─── Supplied entries ───
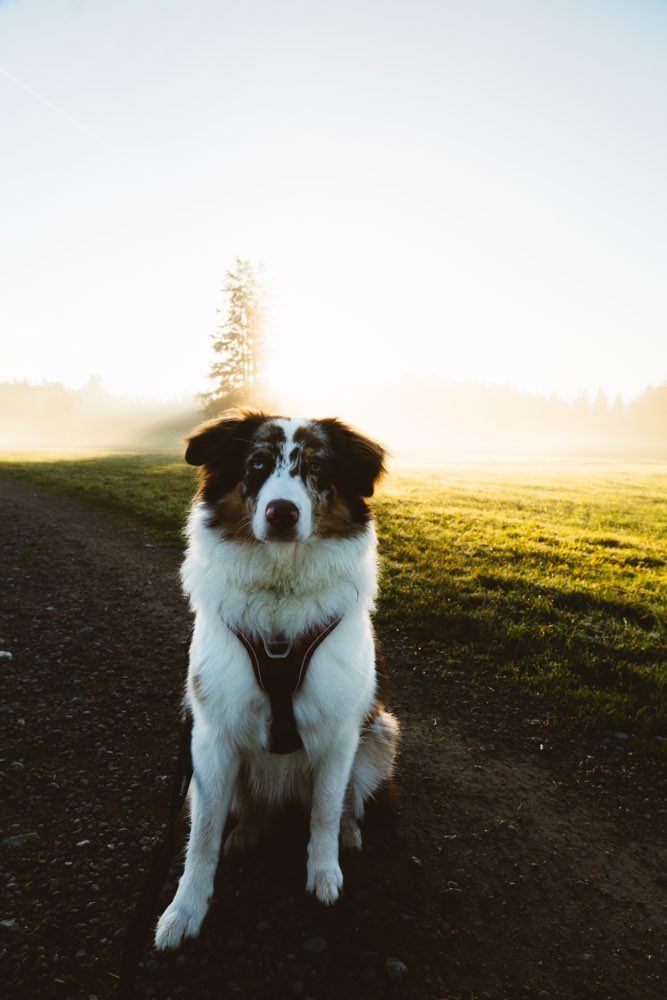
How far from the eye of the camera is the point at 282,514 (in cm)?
284

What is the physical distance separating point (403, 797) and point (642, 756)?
2.02 meters

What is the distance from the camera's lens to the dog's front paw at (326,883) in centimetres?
283

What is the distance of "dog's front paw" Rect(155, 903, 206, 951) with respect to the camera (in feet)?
8.50

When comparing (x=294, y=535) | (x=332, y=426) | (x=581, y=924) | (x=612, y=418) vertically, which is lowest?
(x=581, y=924)

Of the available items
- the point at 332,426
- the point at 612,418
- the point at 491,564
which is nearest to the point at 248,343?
the point at 491,564

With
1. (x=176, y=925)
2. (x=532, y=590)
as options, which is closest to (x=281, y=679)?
(x=176, y=925)

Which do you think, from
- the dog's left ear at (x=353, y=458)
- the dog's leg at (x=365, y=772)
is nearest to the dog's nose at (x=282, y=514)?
the dog's left ear at (x=353, y=458)

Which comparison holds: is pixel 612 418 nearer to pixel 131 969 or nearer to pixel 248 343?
pixel 248 343

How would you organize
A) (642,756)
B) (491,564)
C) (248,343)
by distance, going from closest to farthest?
(642,756) → (491,564) → (248,343)

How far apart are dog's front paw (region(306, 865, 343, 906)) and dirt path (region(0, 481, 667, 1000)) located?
2.0 inches

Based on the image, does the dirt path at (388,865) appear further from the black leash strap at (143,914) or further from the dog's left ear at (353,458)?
the dog's left ear at (353,458)

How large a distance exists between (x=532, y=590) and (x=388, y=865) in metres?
4.94

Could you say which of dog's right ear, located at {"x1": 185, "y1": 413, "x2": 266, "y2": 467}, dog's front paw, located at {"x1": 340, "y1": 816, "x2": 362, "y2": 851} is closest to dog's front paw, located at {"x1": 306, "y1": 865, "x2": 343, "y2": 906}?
dog's front paw, located at {"x1": 340, "y1": 816, "x2": 362, "y2": 851}

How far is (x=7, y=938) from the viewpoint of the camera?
2543 millimetres
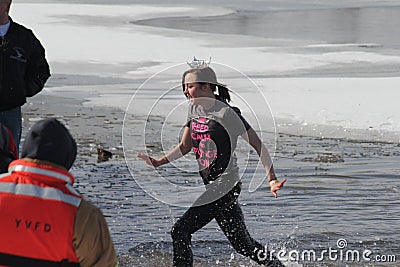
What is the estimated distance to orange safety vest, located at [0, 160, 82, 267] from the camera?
8.87 feet

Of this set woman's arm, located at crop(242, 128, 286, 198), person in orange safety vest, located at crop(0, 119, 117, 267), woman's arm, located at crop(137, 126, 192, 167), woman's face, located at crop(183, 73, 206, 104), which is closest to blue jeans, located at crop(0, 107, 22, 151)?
woman's arm, located at crop(137, 126, 192, 167)

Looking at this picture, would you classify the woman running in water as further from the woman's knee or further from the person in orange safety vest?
the person in orange safety vest

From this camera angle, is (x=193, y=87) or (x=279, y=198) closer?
(x=193, y=87)

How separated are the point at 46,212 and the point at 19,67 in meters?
2.75

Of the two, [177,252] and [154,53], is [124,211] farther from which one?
[154,53]

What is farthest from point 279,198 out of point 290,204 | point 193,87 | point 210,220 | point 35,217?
point 35,217

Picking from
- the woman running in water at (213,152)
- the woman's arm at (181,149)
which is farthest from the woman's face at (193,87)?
the woman's arm at (181,149)

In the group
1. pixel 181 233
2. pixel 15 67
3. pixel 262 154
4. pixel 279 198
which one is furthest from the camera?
pixel 279 198

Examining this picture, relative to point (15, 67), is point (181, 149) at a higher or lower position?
lower

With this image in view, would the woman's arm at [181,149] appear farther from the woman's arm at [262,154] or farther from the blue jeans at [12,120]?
the blue jeans at [12,120]

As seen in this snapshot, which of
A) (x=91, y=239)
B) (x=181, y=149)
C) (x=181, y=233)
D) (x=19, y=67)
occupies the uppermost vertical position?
(x=91, y=239)

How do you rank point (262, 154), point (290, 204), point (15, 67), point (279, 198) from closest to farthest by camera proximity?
1. point (262, 154)
2. point (15, 67)
3. point (290, 204)
4. point (279, 198)

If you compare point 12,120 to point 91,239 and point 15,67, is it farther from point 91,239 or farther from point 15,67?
point 91,239

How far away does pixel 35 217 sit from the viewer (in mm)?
2701
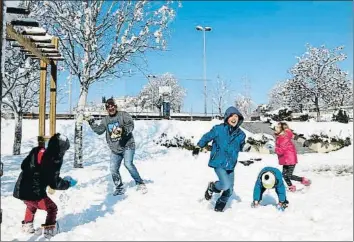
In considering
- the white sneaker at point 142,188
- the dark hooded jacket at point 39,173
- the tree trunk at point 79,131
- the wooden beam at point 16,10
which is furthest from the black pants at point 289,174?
the tree trunk at point 79,131

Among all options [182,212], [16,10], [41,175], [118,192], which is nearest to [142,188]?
[118,192]

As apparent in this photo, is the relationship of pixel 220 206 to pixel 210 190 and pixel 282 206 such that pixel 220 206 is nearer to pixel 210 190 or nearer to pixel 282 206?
pixel 210 190

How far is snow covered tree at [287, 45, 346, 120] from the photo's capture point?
46031 mm

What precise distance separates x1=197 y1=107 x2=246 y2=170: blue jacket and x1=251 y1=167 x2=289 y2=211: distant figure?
536 mm

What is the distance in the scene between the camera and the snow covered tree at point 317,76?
46.0 meters

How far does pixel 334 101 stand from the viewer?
163 ft

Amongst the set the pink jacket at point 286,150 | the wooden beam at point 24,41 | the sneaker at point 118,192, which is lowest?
the sneaker at point 118,192

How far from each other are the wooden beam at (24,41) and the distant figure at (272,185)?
4.29m

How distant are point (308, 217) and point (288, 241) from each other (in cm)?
128

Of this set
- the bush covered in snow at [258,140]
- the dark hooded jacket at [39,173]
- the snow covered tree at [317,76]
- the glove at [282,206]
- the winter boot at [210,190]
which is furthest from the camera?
the snow covered tree at [317,76]

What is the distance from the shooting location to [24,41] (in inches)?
→ 234

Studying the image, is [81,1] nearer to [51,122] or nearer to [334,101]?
[51,122]

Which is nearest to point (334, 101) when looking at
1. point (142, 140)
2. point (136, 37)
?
point (142, 140)

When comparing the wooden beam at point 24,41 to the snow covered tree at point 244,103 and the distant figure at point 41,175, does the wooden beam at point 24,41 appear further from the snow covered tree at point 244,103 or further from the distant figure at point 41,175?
the snow covered tree at point 244,103
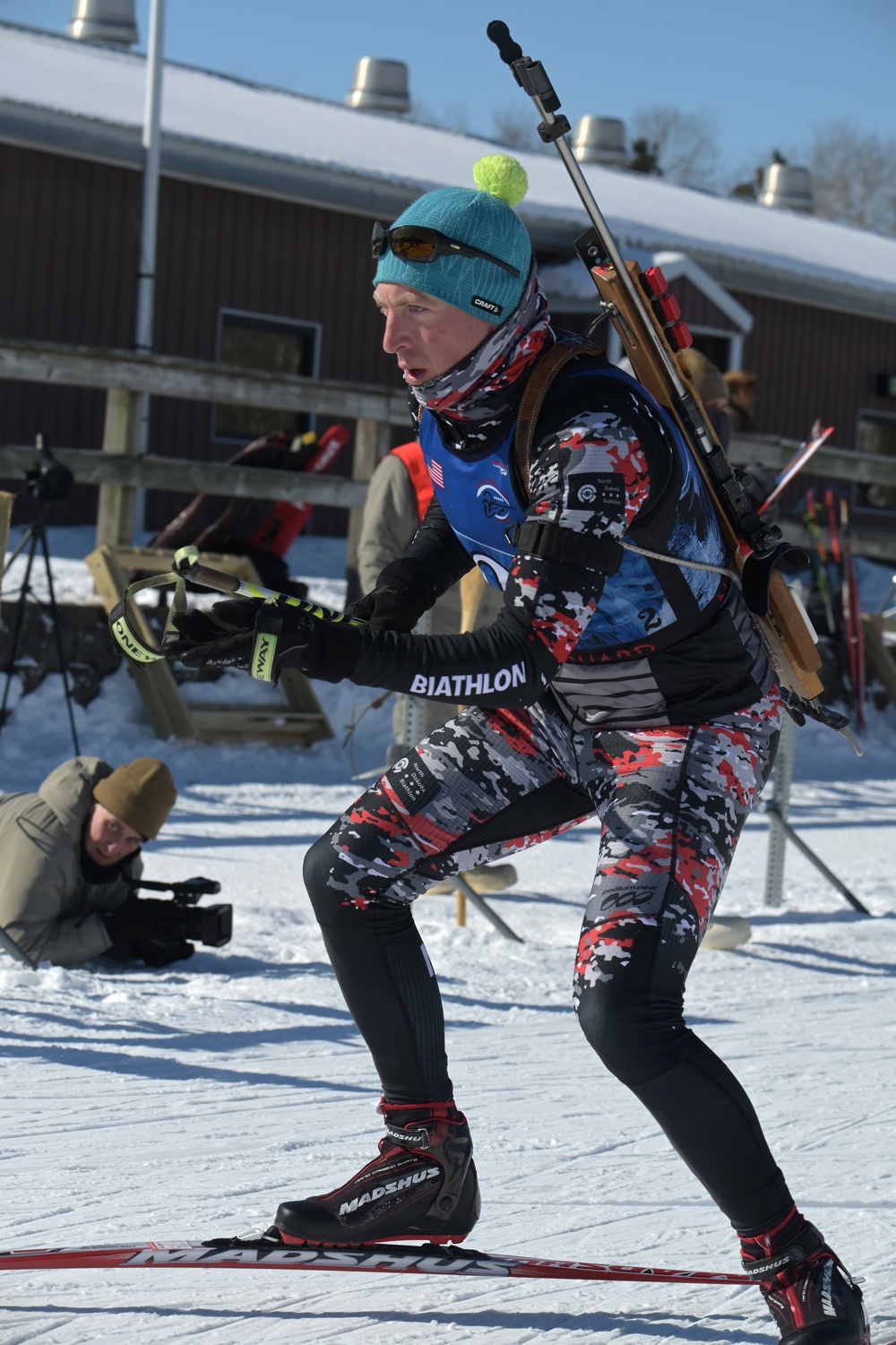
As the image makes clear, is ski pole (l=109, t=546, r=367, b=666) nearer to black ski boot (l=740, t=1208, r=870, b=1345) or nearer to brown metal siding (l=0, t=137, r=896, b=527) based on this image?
black ski boot (l=740, t=1208, r=870, b=1345)

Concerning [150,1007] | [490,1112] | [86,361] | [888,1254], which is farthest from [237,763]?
[888,1254]

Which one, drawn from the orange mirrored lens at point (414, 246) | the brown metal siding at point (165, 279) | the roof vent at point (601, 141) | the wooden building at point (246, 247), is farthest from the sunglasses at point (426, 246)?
the roof vent at point (601, 141)

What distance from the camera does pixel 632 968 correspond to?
231 centimetres

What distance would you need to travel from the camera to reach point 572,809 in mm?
2760

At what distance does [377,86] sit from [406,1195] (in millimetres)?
19247

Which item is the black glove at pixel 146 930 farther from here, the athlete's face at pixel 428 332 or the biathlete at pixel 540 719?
the athlete's face at pixel 428 332

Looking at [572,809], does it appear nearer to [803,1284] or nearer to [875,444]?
[803,1284]

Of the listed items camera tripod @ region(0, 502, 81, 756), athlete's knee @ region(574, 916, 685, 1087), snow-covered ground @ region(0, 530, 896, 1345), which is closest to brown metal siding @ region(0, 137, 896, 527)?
camera tripod @ region(0, 502, 81, 756)

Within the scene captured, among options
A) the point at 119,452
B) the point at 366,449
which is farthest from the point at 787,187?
the point at 119,452

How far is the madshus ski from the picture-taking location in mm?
2420

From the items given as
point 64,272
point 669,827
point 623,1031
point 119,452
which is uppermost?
point 64,272

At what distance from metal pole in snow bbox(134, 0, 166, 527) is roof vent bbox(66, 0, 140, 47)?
216 inches

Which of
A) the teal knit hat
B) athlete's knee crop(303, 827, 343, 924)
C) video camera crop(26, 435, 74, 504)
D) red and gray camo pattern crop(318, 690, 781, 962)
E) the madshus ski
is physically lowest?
the madshus ski

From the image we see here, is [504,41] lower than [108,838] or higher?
higher
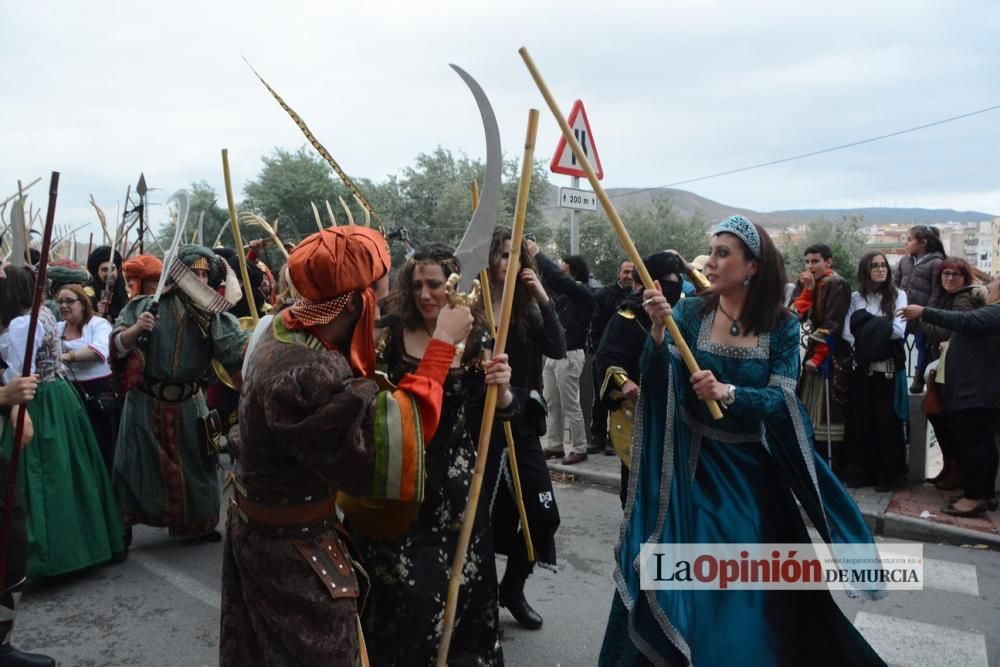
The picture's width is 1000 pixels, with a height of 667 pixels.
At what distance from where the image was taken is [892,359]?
651 cm

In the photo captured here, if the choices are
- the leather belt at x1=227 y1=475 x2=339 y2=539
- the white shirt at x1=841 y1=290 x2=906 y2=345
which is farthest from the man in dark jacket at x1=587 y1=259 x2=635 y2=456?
the leather belt at x1=227 y1=475 x2=339 y2=539

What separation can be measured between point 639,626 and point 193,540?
3438 millimetres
───
**Problem:** Copy out the rows word for word, from the line with "In the photo" through to the end of the rows.

**Written solution:**
In the photo captured here, if the choices are
- the leather belt at x1=227 y1=475 x2=339 y2=539
- the white shirt at x1=841 y1=290 x2=906 y2=345
which is farthest from the man in dark jacket at x1=587 y1=259 x2=635 y2=456?
the leather belt at x1=227 y1=475 x2=339 y2=539

What separation can be measured between point 639,626 and point 193,540?
3438 millimetres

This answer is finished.